I'm trying to detect objects and text using the firebase MLKit on a live camera feed in android. There are specific recognizers(FirebaseVisionTextRecognizer, FirebaseVisionObjectDetector) to process the image. If I use these recognizers one by one it is working fine, I'm able to get the desire response.
However, I want to detect both the objects and text simultaneously using the same camera feed same as Google Lens app. To achieve this, First, I tried to run both the recognizers together but there is more latency(Time is taken to perform a specific frame) as both runs sequentially and hence only text detection was working but not the Object detection. That means there is no result from the object detection.
Then, I tried to perform both the recognizers parallel, the latency gets decreased but not enough that the detection API returns the response. When there is no text in the camera feed, the object detection works well but when there is text in the camera feed, the latency is getting increased and so there are no track objects.
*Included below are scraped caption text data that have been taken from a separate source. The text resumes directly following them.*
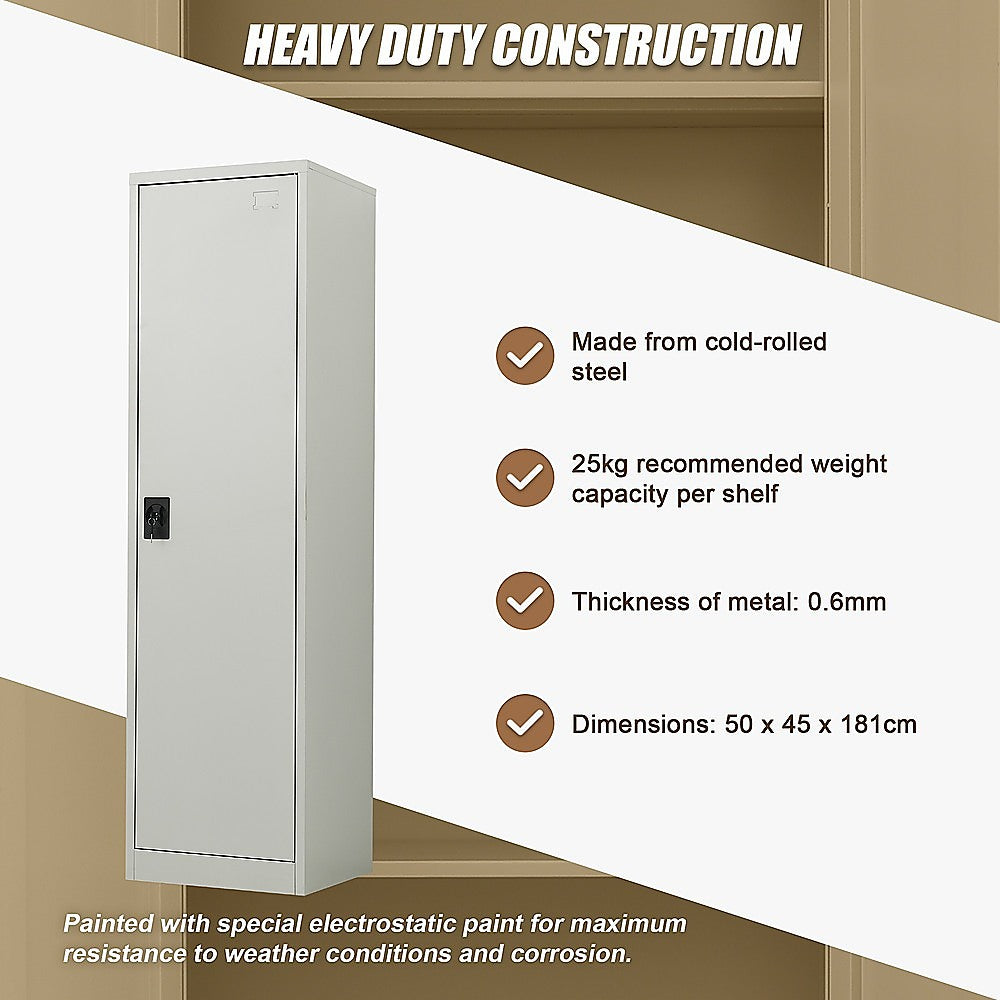 Tall metal storage cabinet shown with checklist icons; single door and black lock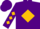 Purple, black 'm' in gold diamond, gold diamonds on sleeves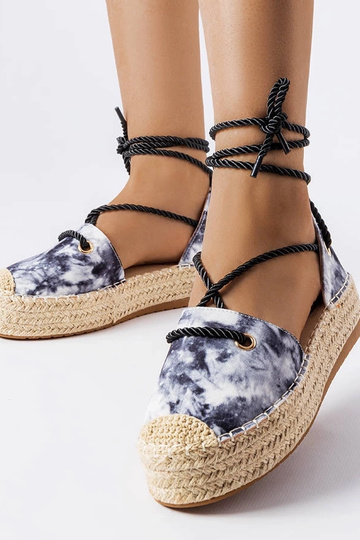 Juodos Duffet Lace-Up platforminės espadrilės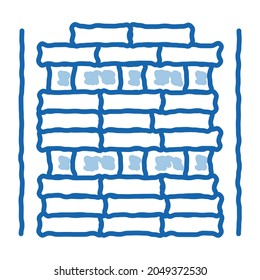wooden planks store sketch icon vector. Hand drawn blue doodle line art wooden planks store sign. isolated symbol illustration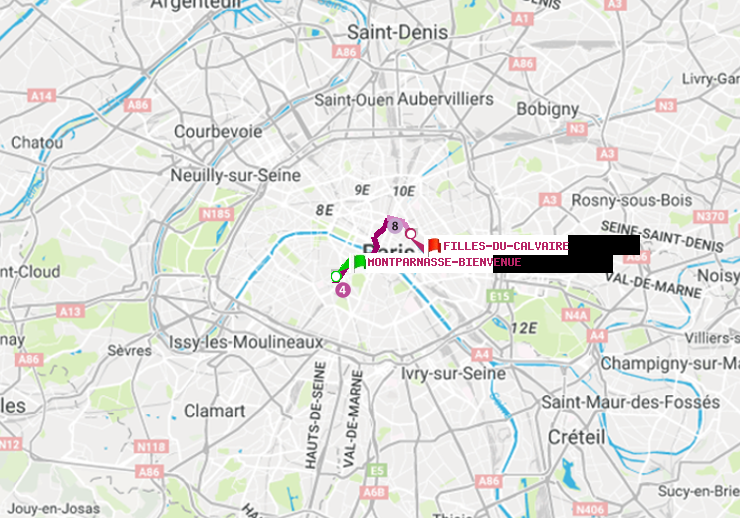 plan itinéraire ratp de Montparnasse-Bienvenue à Filles du Calvaire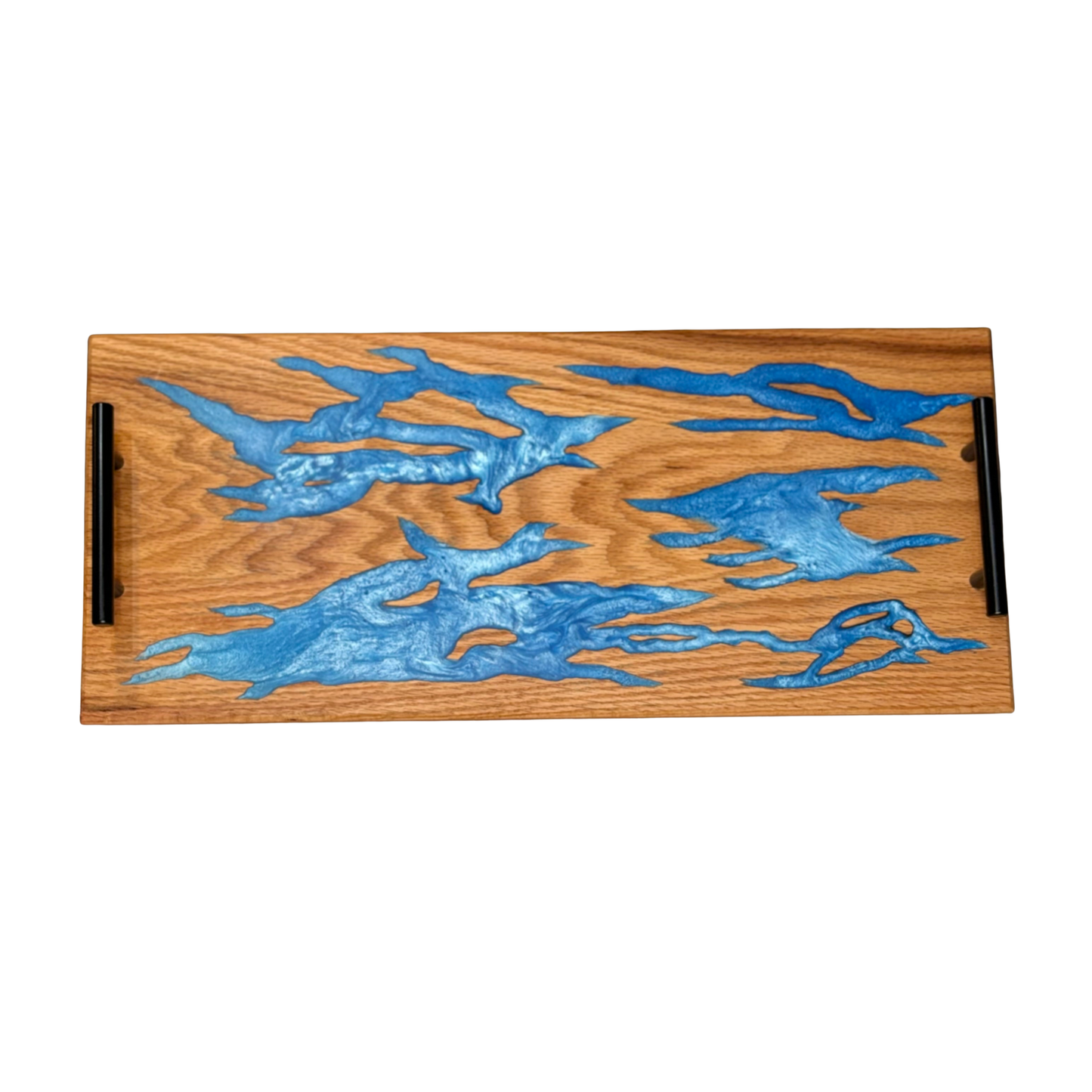 Handcrafted Blue Epoxy Oak Serving Tray with Matte Black Handles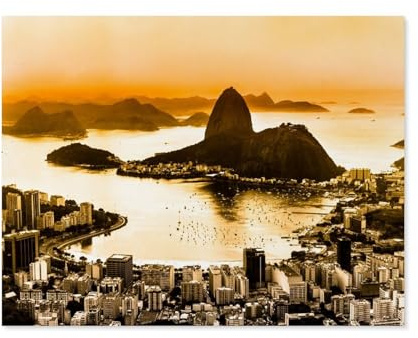 5D DIY Diamond Painting Kit，Zuckerhut und Botafogo Strand in Rio de Janeiro, Brasilien，Mosaik, Diamantmalerei für Erwachsene, Round Diamond Picture Home Art（30 x 40 cm/11.81 x 15.74 Zoll）-N294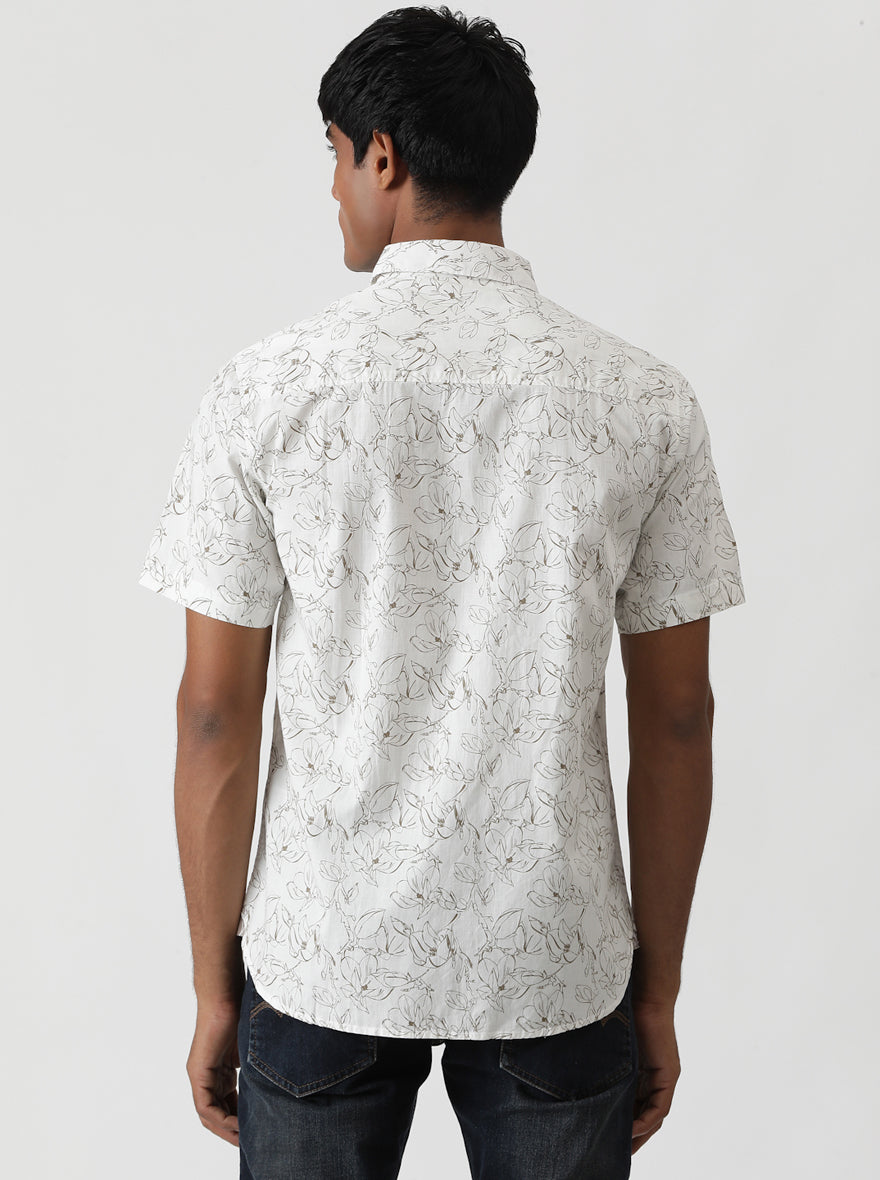 White Printed Slim Fit Casual Shirt | Greenfibre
Note: I checked the latency of the after detection function call(Code which executes after detecting the object) and it doesn't take much time. The recognisers take more time to process the image in case of parallel execution. I'm testing on Samsung Galaxy S30s phone and I guess it has not that much poor processor.
Few outline from the code:
- Using FirebaseVisionObjectDetectorOptions.STREAM_MODE, enableMultipleObjects=false and enableClassification=false for object detection
- Using
FirebaseVisionImageMetadata.IMAGE_FORMAT_NV21
format while building FirebaseVisionImageMetadata - As per best practices defined by Google, dropping the latest frames if the detection is in process
- Using OnDeviceObjectDetector for the object detection
- For text detection, I use OnDeviceTextRecognizer
I need help to understand how the Google Lens app performs multiple recognisers together but not in my application. What I can do to enable multiple recognizers on the same camera frame?